Partition: The change of a nation’s political borders.
Protectionism: restricting trade between countries using trade barriers to allow preference to goods and services produced domestically.
Resolution: A written motion that is then approved and adopted by a governing organization to help end a disagreement.
Sovereignty: The authority of a state to govern itself or another state.
Sustainability: How biological systems remain diverse and productive indefinitely.
Supranational Organization: An international organization that is made up of multiple nations, working together for the purposes of protection or to expand their economies.
Terrorism: The threat or use of violence intended to bring about some type of change (i.e. political, religious or ideological).
Trade barriers: government-induced restrictions on international trade.
Quota: a limit on the quantity of a good that can be produced abroad and sold domestically.
Tariff: a tax that governments place on imported goods.
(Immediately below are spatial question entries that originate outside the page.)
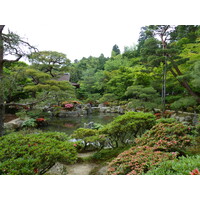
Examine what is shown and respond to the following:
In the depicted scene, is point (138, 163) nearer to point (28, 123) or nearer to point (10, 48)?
point (10, 48)

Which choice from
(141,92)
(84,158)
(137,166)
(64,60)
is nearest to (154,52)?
(141,92)

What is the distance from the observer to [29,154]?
1717 mm

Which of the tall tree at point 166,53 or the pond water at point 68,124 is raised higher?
the tall tree at point 166,53

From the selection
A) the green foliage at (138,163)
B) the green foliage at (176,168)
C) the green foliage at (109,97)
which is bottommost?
the green foliage at (138,163)

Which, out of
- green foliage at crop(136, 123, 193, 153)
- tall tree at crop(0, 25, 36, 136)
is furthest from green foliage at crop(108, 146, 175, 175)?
tall tree at crop(0, 25, 36, 136)

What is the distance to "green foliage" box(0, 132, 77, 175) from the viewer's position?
60.0 inches

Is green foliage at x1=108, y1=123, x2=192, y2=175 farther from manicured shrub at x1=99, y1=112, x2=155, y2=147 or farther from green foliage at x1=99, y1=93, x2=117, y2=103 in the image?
green foliage at x1=99, y1=93, x2=117, y2=103

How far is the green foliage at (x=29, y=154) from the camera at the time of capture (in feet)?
5.00

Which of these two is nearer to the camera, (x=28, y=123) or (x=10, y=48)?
(x=10, y=48)

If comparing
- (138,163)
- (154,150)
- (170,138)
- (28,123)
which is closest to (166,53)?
(170,138)

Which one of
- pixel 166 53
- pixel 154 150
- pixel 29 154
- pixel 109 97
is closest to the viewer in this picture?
pixel 29 154

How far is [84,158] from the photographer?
303 centimetres

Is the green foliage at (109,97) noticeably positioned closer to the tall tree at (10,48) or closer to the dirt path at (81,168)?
the tall tree at (10,48)

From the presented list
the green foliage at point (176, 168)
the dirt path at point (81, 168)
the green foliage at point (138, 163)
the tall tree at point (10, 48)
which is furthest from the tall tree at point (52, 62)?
the green foliage at point (176, 168)
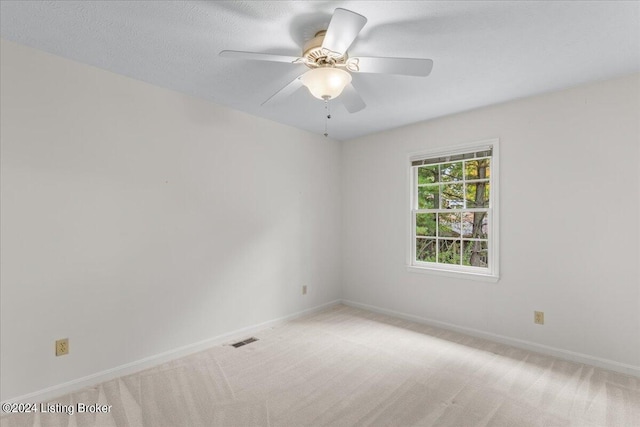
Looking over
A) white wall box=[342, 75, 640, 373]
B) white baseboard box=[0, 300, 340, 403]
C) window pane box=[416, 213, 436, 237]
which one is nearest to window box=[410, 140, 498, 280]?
window pane box=[416, 213, 436, 237]

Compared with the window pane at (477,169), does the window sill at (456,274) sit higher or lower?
lower

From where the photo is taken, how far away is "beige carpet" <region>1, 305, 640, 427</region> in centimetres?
209

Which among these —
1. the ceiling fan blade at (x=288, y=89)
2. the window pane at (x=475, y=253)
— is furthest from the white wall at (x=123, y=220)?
the window pane at (x=475, y=253)

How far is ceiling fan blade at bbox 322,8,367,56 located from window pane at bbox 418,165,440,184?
8.15 ft

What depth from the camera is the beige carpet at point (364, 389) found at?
82.4 inches

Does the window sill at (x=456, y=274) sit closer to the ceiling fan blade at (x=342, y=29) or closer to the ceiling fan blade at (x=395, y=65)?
the ceiling fan blade at (x=395, y=65)

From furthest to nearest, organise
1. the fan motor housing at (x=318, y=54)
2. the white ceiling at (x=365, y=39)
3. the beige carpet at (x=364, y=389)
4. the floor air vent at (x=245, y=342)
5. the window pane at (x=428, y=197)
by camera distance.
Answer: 1. the window pane at (x=428, y=197)
2. the floor air vent at (x=245, y=342)
3. the beige carpet at (x=364, y=389)
4. the fan motor housing at (x=318, y=54)
5. the white ceiling at (x=365, y=39)

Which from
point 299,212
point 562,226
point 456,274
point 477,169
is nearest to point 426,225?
point 456,274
Subsidy: a form of financial aid or support given to an economic sector (or institution, business, or individual) generally with the aim of promoting economic and social policy.
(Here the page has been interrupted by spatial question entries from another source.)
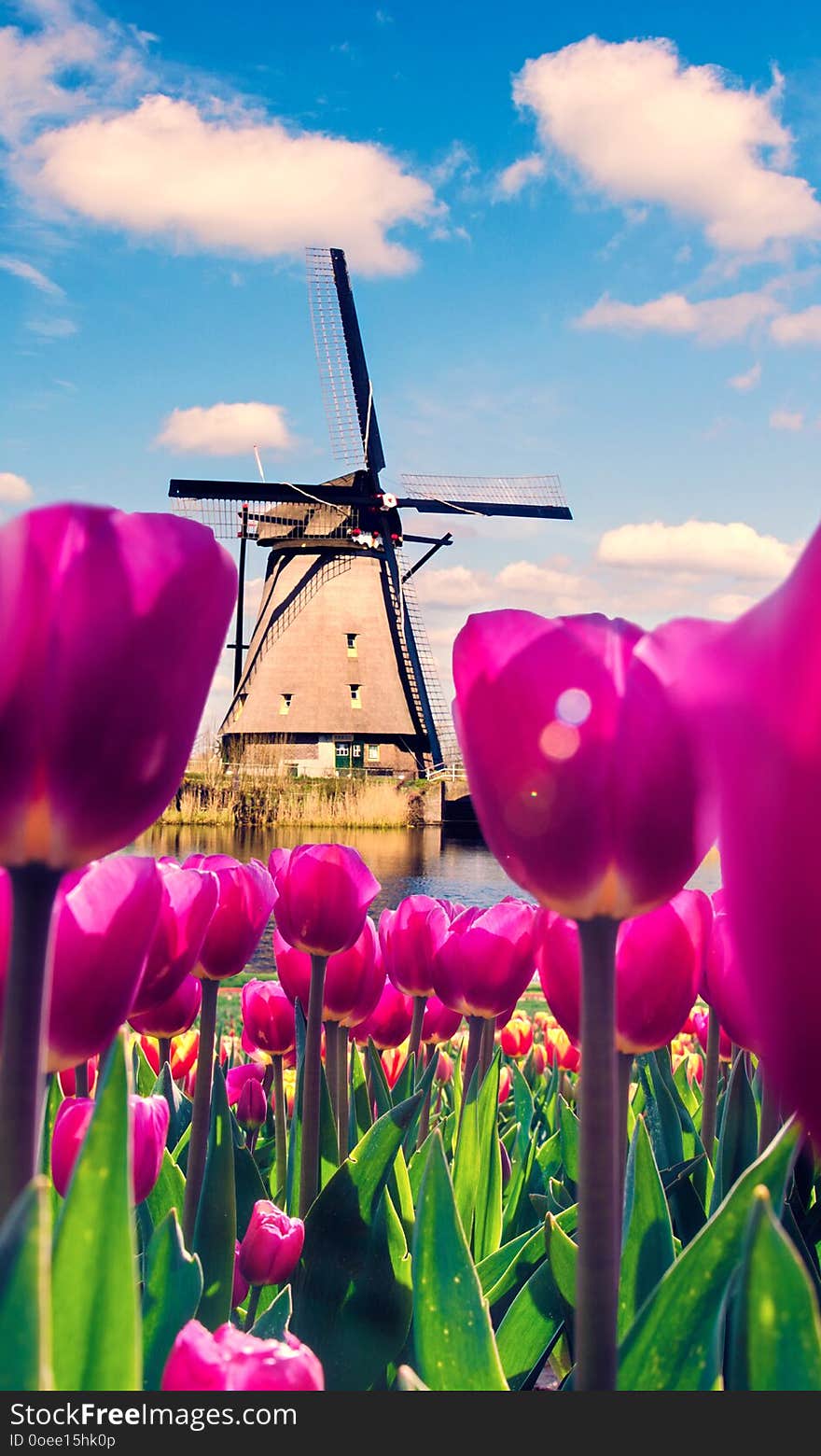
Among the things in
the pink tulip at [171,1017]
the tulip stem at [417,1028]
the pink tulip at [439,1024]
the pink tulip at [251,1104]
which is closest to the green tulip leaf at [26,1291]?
the pink tulip at [171,1017]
Embargo: the partial or complete prohibition of commerce and trade with a particular country.
United Nation: The United Nations is an international organization founded in 1945 after WWII. It is currently made up of 193 Member States. Each of the 193 Member States of the United Nations is a member of the General Assembly. The main parts of the UN are the General Assembly, the Security Council, the Economic and Social Council, the Trusteeship Council, the International Court of Justice, and the UN Secretariat.
Universal Declaration of Human Rights (UDHR): A declaration adopted by the United Nations General Assembly on December 10th, 1948 in Paris, France. In different articles, it outlines the basic rights that we, as humans, should all have.
Voluntary exchange: a trade that benefits both buyers and sellers.
Water Security: The reliable availability of an acceptable quantity and quality of water for health, livelihoods and production, coupled with an acceptable level of water-related risks. A water secure world integrates a concern for the intrinsic value of water with a concern for its use for human survival and well-being.
World Bank: an international financial institution that provides loans to developing countries for capital and infrastructure programs.
World Trade Organization (WTO): an intergovernmental organization which regulates international trade by providing a framework for negotiating trade agreements and a process for resolving disputes.